[[ DATASET EXTRACT open ]]

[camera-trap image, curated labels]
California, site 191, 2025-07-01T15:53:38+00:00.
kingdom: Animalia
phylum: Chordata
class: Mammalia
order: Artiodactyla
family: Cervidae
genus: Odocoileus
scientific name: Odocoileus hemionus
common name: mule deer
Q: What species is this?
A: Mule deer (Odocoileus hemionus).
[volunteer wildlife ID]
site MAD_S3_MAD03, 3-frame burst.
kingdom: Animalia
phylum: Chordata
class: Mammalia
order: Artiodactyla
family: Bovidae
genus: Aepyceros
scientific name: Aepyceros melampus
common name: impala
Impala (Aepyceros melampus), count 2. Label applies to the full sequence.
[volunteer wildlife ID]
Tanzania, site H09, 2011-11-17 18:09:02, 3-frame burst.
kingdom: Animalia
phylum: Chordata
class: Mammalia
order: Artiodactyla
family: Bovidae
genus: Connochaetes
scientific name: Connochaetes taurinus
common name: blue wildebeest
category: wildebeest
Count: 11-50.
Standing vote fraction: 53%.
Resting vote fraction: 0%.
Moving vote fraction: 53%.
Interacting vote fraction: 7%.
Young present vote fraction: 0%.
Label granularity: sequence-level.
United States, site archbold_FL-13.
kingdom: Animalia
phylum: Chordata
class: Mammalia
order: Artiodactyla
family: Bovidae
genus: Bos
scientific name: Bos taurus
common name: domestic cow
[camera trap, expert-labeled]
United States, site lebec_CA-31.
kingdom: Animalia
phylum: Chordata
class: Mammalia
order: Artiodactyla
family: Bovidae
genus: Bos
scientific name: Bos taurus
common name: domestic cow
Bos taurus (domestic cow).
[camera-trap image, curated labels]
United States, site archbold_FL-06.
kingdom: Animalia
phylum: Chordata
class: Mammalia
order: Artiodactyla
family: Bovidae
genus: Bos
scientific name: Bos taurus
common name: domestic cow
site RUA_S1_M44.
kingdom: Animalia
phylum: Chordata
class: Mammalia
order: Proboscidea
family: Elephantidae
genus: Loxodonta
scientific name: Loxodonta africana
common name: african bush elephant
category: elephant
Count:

[[ DATASET EXTRACT closed ]]

ASSIGNMENT
The lines sought are those in the data above that include the string "vote"; copy each one.

SOLUTION TO THE PROBLEM
Standing vote fraction: 53%.
Resting vote fraction: 0%.
Moving vote fraction: 53%.
Interacting vote fraction: 7%.
Young present vote fraction: 0%.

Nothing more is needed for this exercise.